The origin of the concept of a project management maturity model, is lost in the mists of time.
With evidence of project management skills as far back as the time of the building of the Pyramids and the Great Wall of China and other great wonders of the world - it is quite logical to assume that there could have been an early project management maturity model to map the progress of developing project management skills.
After all, for an ancient project manager the price of failure came high!
In more recent times the concept of a project management maturity model has evolved considerably from the software industry with the need to understand and measure many variables, manage great complexity, obtain consistent results and achieve stringent delivery targets within budget.
From that point on, and with director level sponsorship and support - all things are possible.
There are many types of project management maturity model [I am aware of over 35] and the dominant project management maturity model is the P3M3 Model created and sponsored by the OGC [UK Office of Government and Commerce] in association the APMG [UK Association of Project Management Group].
This is a composite and enhanced project management maturity model that addresses the 3 related aspects of large-scale project management and that glories in the full title of “Portfolio, Programme and Project Management Maturity Model”. Details below.
In 2003 “The Project Management Institute” came up with the following definition of a maturity model:
"Organisational Project Management Maturity describes an organisation’s overall ability to select and manage projects in a way that supports its strategic goals”.
Well that all sounds very noble - but the simple rationale for having and using a project management maturity model is quite simply that projects fail! [And the same is true for programme and change management.]

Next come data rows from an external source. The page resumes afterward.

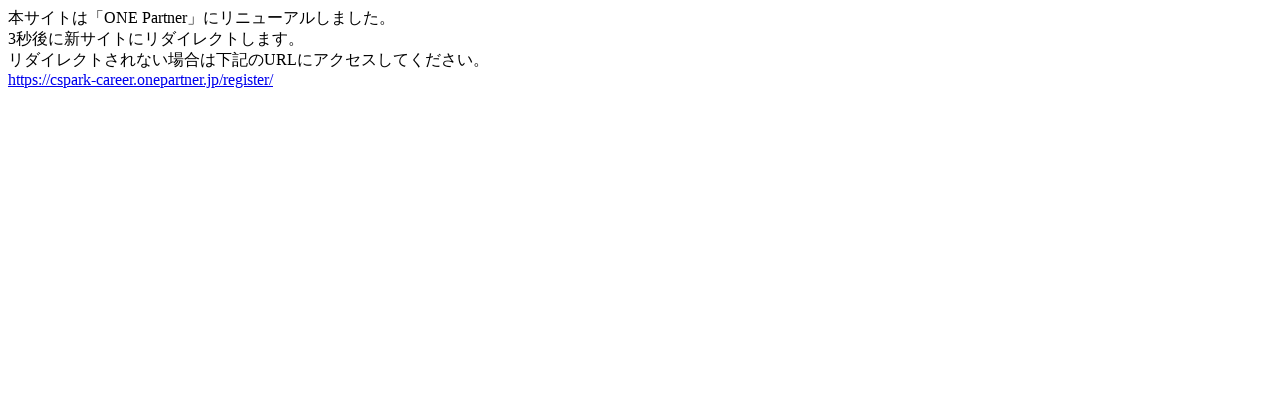

--- FILE ---
content_type: text/html; charset=UTF-8
request_url: https://career.cs-park.jp/column/8
body_size: 182
content:
<p>
    本サイトは「ONE Partner」にリニューアルしました。<br>
    3秒後に新サイトにリダイレクトします。<br>
    リダイレクトされない場合は下記のURLにアクセスしてください。<br>
    <a href="https://cspark-career.onepartner.jp/register/">https://cspark-career.onepartner.jp/register/</a>
</p>
<script>
setTimeout(function(){
    window.location.href = 'https://cspark-career.onepartner.jp/register/';
    }, 3*1000
);
</script>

A survey conducted in 2003 by the Standish Group (US) showed that 66% of IT projects are either totally abandoned or fail against a measure of budget, scope, time or quality (i.e. ‘challenged’). A similar study in the UK by Computer Weekly showed that 84% of projects either failed or were challenged.
It has been estimated that the cost to US business of failing or abandoned IT projects runs into hundreds of billions of dollars.
Closer to home, the UK government have wasted countless billions of pounds on failed projects.
But successful projects - delivering the new capabilities - are no guarantee of a success at programme level.
For a programme to succeed, the intended organisational benefits have to be achieved.
At the programme level the failure rate remains high.
For a research summary of reasons for programme and major change initiatives' failure, see - Research findings
Progress driven by pain
In most organisations the evolution of project management, programme management and change management skills typically lags far behind the development of other capabilities within the company. So the state of maturity to a large degree reflects the prevailing dominant corporate culture.
Given that companies [or more accurately directors] don’t know what they don't know – the level of maturity of the company - as measured on any project management maturity model - remains invisible.
In fact the very concept of a project management maturity model remains invisible.
This is the point at which progress becomes possible as progress needs sponsorship.
And as the focus shifts to improving performance, there are two principal targets.
(1) To improve how any specific project, programme and change is managed.
(2) To improve performance in overall organisational capability in project, programme and change management.
The purpose of this assessment is to show the extent to which the infrastructure within the organisation supports the project, programme and change management efforts.
Benefits of a structured assessment
The main benefits of the subsequent structured assessment of maturity within the organisation isn’t in understanding the current level at which the company is performing, but rather in setting direction, prioritising actions and beginning cultural change.
So, taking project management as an example: an organisational project management maturity model provides guidance to an organisation regarding how to: -
Articulate project success
Measure project performance
Make the delivery of projects more predictable
Help projects work together instead of against each other in a multi-project environment
It is becoming more important for organisations to translate organisational strategy repeatedly and reliably into successful project, programme and change outcomes.
In 2003 The Centre for Business Practices produced its ‘Project Management - the State of the Industry’ survey. This survey measured organisational improvement over time, as a result of project management improvement programmes.
The highlights of which show significant improvements in terms of financial performance, customer retention and satisfaction, project and process improvement, employees satisfaction and productivity, and a dramatic 70% increase in project alignment with strategic objectives.
Prosci’s Change Management Maturity Model is based on benchmarking research and interactions with companies going through change.
The model sets out the varying levels of change management capability across organisations. In common with most models of this nature, this model has five levels of competence - from no change management to organisationalwide competency. Each level maps the increased focus on the people aspects of change.
Business Process Maturity Model was created by Bill Curtiss, Chief Process Officer, McAfee; and John Alden, Managing Partner, Capability Measurement.
This model provides an open-standard roadmap for assessing process maturity and guiding business process improvement and is currently being promoted as an OMG standard by the Business Process Management Steering Committee within the ObjectManagement Group (OMG).
Programme management as discipline has evolved from project management in response to the requirements of managing the complexity of mulitple projects simultaneously.
(2) Realising the organisational benefits - from the delivery of the new capability
A holistic approach that links vision to strategy and all the way through to implementation and successful benefit realisation.